▶ [BRANO DI RIFERIMENTO]

◆ ◆ ◆ ◆ ◆

Corte di Cassazione, sez. VI Penale, Sentenza n.18734 del 26/02/2025 (dep. 19/05/2025)

Quando la consulenza legale e l'assistenza stragiudiziale costituiscono esercizio abusivo della professione di avvocato?

La risposta arriva dalla Cassazione penale, sezione VI, con la sentenza n. 18734 depositata il 19 maggio 2025, che conferma la condanna di un soggetto non abilitato, colpevole di aver svolto attività legale in modo continuativo, sistematico e professionale.

La vicenda

Il caso riguarda un uomo che, senza essere avvocato, ha fornito consulenza e assistenza stragiudiziale a una società tra il febbraio e l'ottobre 2017, percependo 7.600 euro per incarichi che comprendevano anche l'opposizione a un decreto ingiuntivo (poi mai depositata).

I principi in materia

Secondo l'art. 348 c.p., è reato esercitare una professione per la quale è richiesta una speciale abilitazione dello Stato, senza averne titolo.

L'art. 2, comma 2, della legge n. 247/2012 stabilisce che sono riservate agli avvocati le attività di consulenza legale e assistenza stragiudiziale connesse all'attività giurisdizionale, se svolte in modo continuativo, sistematico e organizzato.

La giurisprudenza ha ribadito che la natura professionale dell'attività, la connessione (anche potenziale) con il contenzioso giudiziario e l'idoneità a incidere su una lite presente o futura, sono elementi che configurano la riserva della professione.

◆ ◆ ◆ ◆ ◆

▶ [MATERIALE MOSTRATO]
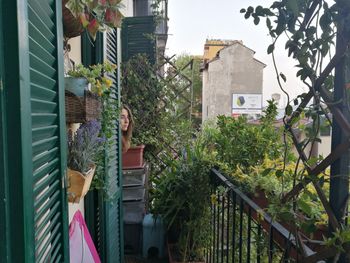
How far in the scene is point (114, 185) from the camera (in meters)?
2.21

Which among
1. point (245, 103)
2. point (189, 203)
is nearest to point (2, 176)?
point (189, 203)

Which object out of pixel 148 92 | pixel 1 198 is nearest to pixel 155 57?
pixel 148 92

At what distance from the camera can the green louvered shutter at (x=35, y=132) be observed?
2.02 ft

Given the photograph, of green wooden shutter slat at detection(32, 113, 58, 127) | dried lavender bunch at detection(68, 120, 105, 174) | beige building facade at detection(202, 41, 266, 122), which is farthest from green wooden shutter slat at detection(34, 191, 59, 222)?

◆ ◆ ◆ ◆ ◆

▶ [ELENCO COMPITI]
(A) Trascrivi dal brano di riferimento il passo che comincia con "La risposta arriva" e prosegue fino a "(poi mai depositata).".
(B) Rispondi a queste domande basandoti sul brano di riferimento:
(i) In quale data è stata depositata la sentenza n. 18734?
(ii) Quale somma ha percepito l'uomo per gli incarichi svolti a favore della società?
(iii) Quale articolo del codice penale qualifica come reato l'esercizio di una professione senza la speciale abilitazione dello Stato?

▶ [RISULTATI]
(A)
La risposta arriva dalla Cassazione penale, sezione VI, con la sentenza n. 18734 depositata il 19 maggio 2025, che conferma la condanna di un soggetto non abilitato, colpevole di aver svolto attività legale in modo continuativo, sistematico e professionale.

La vicenda

Il caso riguarda un uomo che, senza essere avvocato, ha fornito consulenza e assistenza stragiudiziale a una società tra il febbraio e l'ottobre 2017, percependo 7.600 euro per incarichi che comprendevano anche l'opposizione a un decreto ingiuntivo (poi mai depositata).

(B)
(i) Il 19 maggio 2025.
(ii) 7.600 euro.
(iii) L'art. 348 c.p.